Return each line of the records holding the string "States".

DATA SUPPLIED:
-- -- --

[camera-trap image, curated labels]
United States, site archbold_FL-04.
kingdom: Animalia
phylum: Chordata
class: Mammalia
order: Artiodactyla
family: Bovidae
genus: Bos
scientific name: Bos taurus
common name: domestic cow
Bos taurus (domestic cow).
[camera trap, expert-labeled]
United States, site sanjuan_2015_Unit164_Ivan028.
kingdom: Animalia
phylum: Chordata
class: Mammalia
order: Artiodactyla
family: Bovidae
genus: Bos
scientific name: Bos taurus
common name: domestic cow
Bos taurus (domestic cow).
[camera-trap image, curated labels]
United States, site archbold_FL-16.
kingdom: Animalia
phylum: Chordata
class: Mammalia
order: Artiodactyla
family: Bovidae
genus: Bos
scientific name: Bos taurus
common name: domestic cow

-- -- --

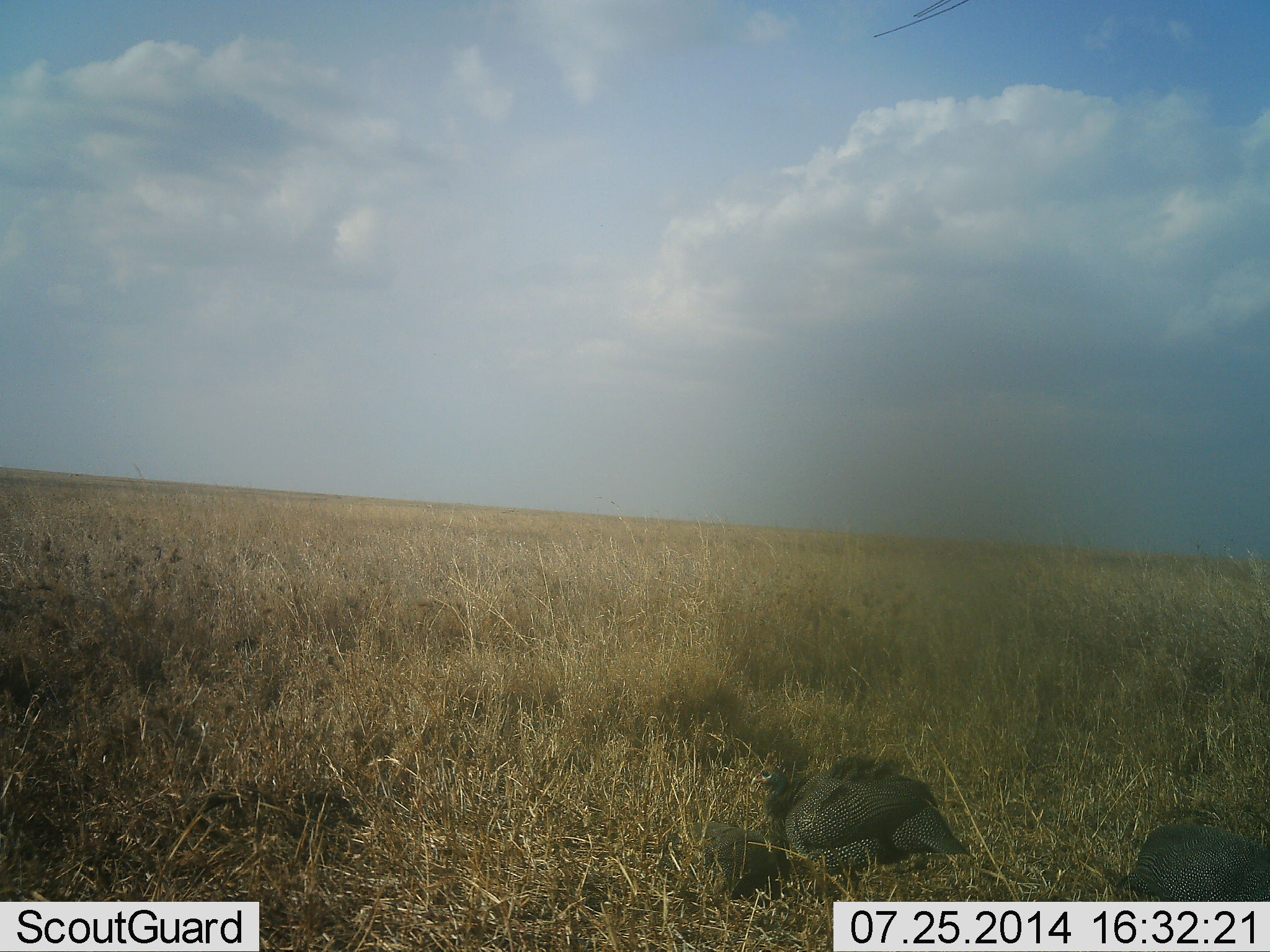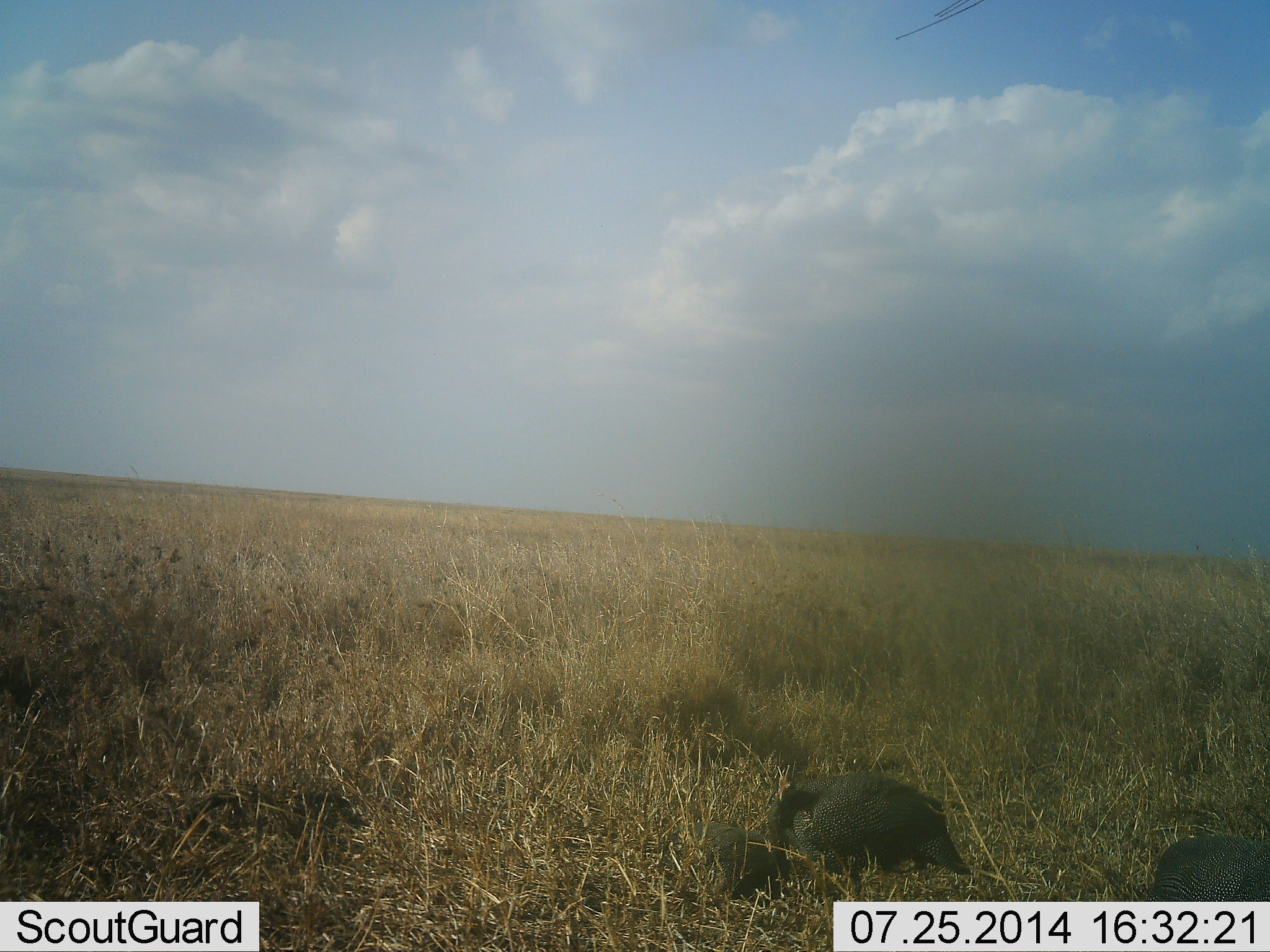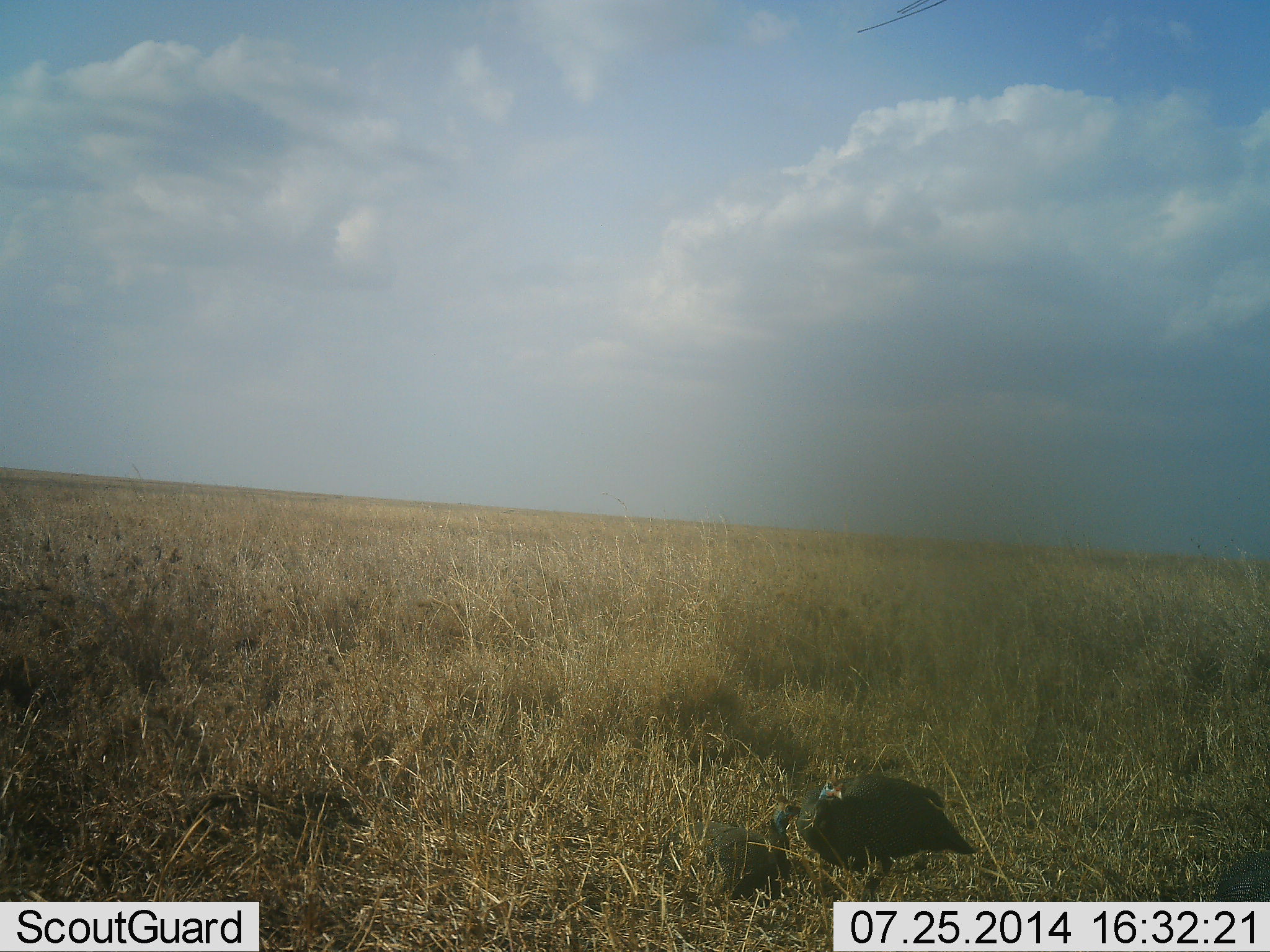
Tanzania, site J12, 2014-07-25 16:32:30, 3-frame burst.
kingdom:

-- -- --

SOLUTION FOR THIS PROBLEM:
United States, site archbold_FL-04.
United States, site sanjuan_2015_Unit164_Ivan028.
United States, site archbold_FL-16.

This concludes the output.